* [Task description]: Copy the rows from the line with "What distance from the viewer" to the line with "9.45 metres", replacing "donkey" with "mule" wherever it occurs and changing nothing else.

* [Records for the exercise]:
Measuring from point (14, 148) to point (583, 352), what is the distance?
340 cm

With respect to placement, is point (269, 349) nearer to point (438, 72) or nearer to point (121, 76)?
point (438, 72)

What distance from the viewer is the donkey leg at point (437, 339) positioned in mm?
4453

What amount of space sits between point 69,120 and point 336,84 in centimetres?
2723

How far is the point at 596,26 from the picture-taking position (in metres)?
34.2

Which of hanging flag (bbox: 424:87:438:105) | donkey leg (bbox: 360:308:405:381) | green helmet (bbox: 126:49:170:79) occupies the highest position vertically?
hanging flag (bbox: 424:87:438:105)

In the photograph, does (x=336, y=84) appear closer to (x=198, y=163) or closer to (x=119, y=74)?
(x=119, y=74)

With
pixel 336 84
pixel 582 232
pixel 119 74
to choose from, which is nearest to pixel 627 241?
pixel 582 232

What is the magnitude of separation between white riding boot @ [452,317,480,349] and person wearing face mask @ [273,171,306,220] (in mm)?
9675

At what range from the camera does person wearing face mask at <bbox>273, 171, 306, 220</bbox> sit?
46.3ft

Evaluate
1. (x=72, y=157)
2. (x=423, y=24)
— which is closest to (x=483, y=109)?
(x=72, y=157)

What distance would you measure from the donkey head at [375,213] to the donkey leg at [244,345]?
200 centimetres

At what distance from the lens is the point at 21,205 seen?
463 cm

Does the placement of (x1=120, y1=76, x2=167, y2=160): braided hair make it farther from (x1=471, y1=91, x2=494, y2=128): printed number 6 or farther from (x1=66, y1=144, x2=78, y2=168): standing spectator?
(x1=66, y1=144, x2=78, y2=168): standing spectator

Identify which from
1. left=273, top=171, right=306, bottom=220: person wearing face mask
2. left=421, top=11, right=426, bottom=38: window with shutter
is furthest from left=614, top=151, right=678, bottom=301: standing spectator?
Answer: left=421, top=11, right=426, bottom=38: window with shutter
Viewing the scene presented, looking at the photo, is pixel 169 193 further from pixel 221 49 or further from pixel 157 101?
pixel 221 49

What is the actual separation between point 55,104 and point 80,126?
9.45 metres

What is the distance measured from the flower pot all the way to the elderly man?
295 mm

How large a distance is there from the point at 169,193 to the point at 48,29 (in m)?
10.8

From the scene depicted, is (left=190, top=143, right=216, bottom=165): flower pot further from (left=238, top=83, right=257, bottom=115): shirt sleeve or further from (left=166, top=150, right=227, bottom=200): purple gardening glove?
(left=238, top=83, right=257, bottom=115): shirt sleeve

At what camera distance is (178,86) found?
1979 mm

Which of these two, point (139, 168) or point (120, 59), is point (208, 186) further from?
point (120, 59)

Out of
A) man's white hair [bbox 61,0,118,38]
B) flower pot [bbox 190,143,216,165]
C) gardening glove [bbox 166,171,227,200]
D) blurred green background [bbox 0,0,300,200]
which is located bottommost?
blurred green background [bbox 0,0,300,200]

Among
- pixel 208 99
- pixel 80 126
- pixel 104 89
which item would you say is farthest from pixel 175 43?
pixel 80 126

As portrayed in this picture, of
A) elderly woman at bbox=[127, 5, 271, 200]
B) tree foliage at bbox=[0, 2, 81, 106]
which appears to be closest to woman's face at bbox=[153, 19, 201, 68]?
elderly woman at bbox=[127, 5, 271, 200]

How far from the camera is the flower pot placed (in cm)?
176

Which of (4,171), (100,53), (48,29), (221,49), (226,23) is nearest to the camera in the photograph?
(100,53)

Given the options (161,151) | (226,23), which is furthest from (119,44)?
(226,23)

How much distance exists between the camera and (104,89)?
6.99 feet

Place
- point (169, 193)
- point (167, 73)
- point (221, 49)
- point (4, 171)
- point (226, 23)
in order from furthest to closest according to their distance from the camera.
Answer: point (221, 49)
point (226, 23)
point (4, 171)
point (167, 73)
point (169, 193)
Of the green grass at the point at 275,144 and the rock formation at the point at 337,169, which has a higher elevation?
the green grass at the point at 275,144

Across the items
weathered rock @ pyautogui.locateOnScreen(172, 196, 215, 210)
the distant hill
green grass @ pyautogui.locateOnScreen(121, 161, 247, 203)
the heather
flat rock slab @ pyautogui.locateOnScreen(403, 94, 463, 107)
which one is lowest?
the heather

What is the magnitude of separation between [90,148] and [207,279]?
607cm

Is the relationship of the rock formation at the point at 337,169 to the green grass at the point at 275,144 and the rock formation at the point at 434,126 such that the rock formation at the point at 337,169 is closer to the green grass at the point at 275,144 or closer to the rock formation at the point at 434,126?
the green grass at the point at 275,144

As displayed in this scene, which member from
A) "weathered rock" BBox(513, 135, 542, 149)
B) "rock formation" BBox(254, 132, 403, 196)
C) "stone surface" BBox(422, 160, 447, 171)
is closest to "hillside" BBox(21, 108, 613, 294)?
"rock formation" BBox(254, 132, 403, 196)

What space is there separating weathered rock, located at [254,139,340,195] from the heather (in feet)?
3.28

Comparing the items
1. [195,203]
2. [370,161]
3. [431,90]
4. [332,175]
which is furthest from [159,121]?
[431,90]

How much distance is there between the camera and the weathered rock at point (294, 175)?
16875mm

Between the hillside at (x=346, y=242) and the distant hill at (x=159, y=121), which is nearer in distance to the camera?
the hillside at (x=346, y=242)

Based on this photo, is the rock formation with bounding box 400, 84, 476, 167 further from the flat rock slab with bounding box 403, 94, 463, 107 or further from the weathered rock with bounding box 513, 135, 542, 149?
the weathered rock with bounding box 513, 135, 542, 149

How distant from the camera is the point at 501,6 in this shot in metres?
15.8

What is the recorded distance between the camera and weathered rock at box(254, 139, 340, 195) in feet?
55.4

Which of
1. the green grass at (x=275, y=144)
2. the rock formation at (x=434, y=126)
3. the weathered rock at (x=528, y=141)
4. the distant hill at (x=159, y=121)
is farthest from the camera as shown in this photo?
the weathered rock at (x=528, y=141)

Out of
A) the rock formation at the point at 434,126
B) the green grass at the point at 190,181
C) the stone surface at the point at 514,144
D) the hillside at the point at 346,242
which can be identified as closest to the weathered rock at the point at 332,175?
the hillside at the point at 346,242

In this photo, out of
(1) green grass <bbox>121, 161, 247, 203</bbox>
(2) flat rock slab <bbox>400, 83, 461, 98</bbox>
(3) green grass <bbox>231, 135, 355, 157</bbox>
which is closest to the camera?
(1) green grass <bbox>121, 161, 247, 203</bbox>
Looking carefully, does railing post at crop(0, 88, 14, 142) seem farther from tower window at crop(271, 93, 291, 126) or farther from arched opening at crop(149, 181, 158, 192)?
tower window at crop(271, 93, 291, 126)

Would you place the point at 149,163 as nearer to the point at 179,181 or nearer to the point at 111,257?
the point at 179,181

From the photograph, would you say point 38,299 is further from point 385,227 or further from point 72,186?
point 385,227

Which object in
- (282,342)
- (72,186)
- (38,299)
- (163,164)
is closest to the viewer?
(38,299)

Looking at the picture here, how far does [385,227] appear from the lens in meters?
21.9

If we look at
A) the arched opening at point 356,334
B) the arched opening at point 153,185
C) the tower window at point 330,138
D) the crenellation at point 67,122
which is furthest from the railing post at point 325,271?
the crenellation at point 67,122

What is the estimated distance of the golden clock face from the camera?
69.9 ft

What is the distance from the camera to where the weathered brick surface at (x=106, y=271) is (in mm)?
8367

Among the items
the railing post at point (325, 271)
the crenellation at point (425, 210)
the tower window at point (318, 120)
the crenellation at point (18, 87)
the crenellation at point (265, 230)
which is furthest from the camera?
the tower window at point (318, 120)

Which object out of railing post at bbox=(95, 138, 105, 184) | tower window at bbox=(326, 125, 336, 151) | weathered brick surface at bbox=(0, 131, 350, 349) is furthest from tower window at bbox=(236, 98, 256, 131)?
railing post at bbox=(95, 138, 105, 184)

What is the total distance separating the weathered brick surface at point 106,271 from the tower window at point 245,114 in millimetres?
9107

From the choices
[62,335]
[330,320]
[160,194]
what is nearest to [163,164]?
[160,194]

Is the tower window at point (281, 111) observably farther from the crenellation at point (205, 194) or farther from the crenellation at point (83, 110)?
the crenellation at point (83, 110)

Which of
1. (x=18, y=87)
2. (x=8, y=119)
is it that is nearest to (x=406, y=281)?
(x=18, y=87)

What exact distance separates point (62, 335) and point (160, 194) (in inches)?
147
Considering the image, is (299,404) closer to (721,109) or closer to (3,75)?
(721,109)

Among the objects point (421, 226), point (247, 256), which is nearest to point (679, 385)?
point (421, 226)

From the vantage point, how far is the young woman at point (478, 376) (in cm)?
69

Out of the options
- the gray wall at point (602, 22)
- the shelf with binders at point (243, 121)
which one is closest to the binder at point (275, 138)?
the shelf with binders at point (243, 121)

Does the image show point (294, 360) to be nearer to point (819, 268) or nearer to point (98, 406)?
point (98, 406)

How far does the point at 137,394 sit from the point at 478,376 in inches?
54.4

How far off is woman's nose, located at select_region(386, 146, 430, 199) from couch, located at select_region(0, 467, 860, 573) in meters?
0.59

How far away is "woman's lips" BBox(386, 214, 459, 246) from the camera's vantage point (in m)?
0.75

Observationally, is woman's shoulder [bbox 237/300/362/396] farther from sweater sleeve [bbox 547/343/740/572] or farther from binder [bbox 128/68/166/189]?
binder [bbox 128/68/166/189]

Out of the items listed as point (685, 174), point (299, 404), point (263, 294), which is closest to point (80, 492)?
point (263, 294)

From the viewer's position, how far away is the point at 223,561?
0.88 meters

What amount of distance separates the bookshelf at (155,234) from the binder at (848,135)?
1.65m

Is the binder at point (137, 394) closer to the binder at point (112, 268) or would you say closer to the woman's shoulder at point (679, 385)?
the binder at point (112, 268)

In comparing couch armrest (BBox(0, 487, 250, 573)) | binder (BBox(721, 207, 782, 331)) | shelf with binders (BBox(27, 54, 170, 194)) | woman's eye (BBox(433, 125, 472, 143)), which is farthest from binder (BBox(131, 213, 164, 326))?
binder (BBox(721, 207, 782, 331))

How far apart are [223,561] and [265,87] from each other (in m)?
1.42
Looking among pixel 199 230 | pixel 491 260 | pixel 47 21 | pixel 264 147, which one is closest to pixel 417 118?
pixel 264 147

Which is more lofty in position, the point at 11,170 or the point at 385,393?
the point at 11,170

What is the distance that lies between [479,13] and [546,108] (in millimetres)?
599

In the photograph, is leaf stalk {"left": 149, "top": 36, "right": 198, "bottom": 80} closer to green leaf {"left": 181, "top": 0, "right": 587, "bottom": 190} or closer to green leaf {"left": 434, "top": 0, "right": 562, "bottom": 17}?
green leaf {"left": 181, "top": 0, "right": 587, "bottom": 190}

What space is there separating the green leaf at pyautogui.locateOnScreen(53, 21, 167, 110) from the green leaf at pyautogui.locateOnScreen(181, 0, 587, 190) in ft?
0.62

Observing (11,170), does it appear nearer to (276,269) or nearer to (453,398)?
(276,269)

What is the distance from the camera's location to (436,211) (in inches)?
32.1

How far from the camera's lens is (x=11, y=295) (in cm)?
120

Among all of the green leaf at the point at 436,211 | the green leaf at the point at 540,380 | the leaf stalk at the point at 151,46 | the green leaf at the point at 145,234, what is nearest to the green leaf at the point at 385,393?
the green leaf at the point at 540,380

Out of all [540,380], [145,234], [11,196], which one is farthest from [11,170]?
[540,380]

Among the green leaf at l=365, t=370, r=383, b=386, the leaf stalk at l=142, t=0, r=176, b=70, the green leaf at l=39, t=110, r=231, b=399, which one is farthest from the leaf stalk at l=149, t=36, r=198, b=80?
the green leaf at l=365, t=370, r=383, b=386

* [Response to the exercise]:
What distance from the viewer is the mule leg at point (437, 339) positioned in mm?
4453

What amount of space sits between point 69,120 and point 336,84 in centimetres?
2723

How far is the point at 596,26 from the picture-taking position (in metres)?
34.2

Which of hanging flag (bbox: 424:87:438:105) | mule leg (bbox: 360:308:405:381) | green helmet (bbox: 126:49:170:79) occupies the highest position vertically?
hanging flag (bbox: 424:87:438:105)

In the photograph, does (x=336, y=84) appear closer to (x=198, y=163) or closer to (x=119, y=74)?
(x=119, y=74)

With
pixel 336 84
pixel 582 232
pixel 119 74
to choose from, which is nearest to pixel 627 241?
pixel 582 232

What is the magnitude of separation between white riding boot @ [452,317,480,349] and person wearing face mask @ [273,171,306,220] (in mm)?
9675

At what range from the camera does person wearing face mask at <bbox>273, 171, 306, 220</bbox> sit?
46.3ft

Evaluate
1. (x=72, y=157)
2. (x=423, y=24)
— which is closest to (x=483, y=109)?
(x=72, y=157)

What distance would you measure from the mule head at [375,213] to the mule leg at [244,345]?
200 centimetres

At what distance from the lens is the point at 21,205 seen?
463 cm

Does the placement of (x1=120, y1=76, x2=167, y2=160): braided hair make it farther from (x1=471, y1=91, x2=494, y2=128): printed number 6 or farther from (x1=66, y1=144, x2=78, y2=168): standing spectator?
(x1=66, y1=144, x2=78, y2=168): standing spectator

Identify which from
1. left=273, top=171, right=306, bottom=220: person wearing face mask
2. left=421, top=11, right=426, bottom=38: window with shutter
is furthest from left=614, top=151, right=678, bottom=301: standing spectator?
Answer: left=421, top=11, right=426, bottom=38: window with shutter
Viewing the scene presented, looking at the photo, is pixel 169 193 further from pixel 221 49 or further from pixel 157 101?
pixel 221 49

What is the actual separation between point 55,104 and point 80,126?
9.45 metres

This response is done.